**Your goal**
Reproduce the data below with "closest" swapped for "nearest", keeping everything else unchanged.

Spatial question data
** START **

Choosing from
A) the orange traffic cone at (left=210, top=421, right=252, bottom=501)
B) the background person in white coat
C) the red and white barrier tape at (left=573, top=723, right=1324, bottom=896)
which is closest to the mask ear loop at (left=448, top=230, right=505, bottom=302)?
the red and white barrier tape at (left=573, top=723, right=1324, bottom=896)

** END **

**Correct output**
Choosing from
A) the orange traffic cone at (left=210, top=421, right=252, bottom=501)
B) the background person in white coat
C) the red and white barrier tape at (left=573, top=723, right=1324, bottom=896)
which is nearest to the mask ear loop at (left=448, top=230, right=505, bottom=302)?
the red and white barrier tape at (left=573, top=723, right=1324, bottom=896)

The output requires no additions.